RECORDS TO PROCESS:
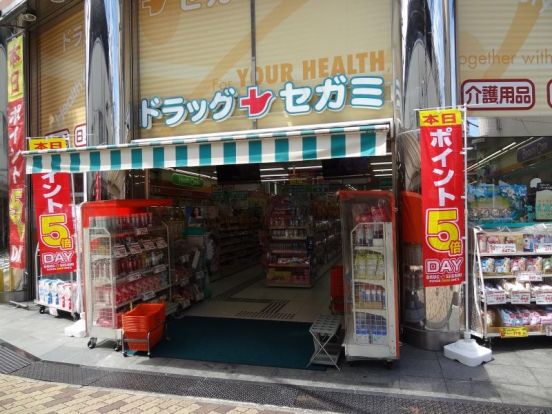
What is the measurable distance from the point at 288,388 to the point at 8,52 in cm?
920

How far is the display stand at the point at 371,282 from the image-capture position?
4.84m

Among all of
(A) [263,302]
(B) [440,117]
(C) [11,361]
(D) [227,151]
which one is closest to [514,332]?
(B) [440,117]

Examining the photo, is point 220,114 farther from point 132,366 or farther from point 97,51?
point 132,366

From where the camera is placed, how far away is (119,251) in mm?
6035

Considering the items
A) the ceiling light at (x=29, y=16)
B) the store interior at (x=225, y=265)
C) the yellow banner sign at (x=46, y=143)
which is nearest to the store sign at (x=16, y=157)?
the ceiling light at (x=29, y=16)

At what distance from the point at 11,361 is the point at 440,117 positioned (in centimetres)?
628

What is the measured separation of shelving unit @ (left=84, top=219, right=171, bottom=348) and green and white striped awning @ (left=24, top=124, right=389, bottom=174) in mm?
1051

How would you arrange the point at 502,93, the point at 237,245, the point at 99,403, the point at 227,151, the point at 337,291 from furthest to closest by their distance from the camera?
the point at 237,245
the point at 337,291
the point at 502,93
the point at 227,151
the point at 99,403

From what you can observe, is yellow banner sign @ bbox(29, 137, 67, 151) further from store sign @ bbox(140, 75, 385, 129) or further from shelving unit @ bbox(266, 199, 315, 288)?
shelving unit @ bbox(266, 199, 315, 288)

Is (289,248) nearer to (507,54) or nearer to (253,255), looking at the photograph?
(253,255)

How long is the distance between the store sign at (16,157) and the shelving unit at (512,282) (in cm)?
844

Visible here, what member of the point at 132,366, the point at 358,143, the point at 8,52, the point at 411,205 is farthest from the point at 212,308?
the point at 8,52

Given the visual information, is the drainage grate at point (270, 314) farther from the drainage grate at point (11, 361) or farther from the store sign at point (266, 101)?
the store sign at point (266, 101)

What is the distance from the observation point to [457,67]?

EXERCISE INSTRUCTIONS: Output the records as a JSON list of strings, one string per line and no blank lines, starting with the line that contains "Considering the items" and ending with the last line of the records, both included.

SOLUTION TO THIS TASK:
[
  "Considering the items",
  "A) the ceiling light at (x=29, y=16)",
  "B) the store interior at (x=225, y=265)",
  "C) the yellow banner sign at (x=46, y=143)",
  "which is nearest to the store sign at (x=16, y=157)?",
  "the ceiling light at (x=29, y=16)",
  "At what distance from the point at 11,361 is the point at 440,117 positioned (in centimetres)?",
  "628",
  "What is the measured separation of shelving unit @ (left=84, top=219, right=171, bottom=348) and green and white striped awning @ (left=24, top=124, right=389, bottom=174) in mm?",
  "1051",
  "How would you arrange the point at 502,93, the point at 237,245, the point at 99,403, the point at 227,151, the point at 337,291 from furthest to closest by their distance from the camera?",
  "the point at 237,245",
  "the point at 337,291",
  "the point at 502,93",
  "the point at 227,151",
  "the point at 99,403",
  "From what you can observe, is yellow banner sign @ bbox(29, 137, 67, 151) further from store sign @ bbox(140, 75, 385, 129) or further from shelving unit @ bbox(266, 199, 315, 288)?",
  "shelving unit @ bbox(266, 199, 315, 288)",
  "Is (289,248) nearer to (507,54) or nearer to (253,255), looking at the photograph?",
  "(253,255)",
  "How long is the distance between the store sign at (16,157) and the shelving unit at (512,282) (in cm)?",
  "844",
  "Visible here, what member of the point at 132,366, the point at 358,143, the point at 8,52, the point at 411,205 is farthest from the point at 212,308?",
  "the point at 8,52",
  "Given the visual information, is the drainage grate at point (270, 314) farther from the drainage grate at point (11, 361) or farther from the store sign at point (266, 101)?",
  "the store sign at point (266, 101)",
  "What is the distance from the observation point to [457,67]?"
]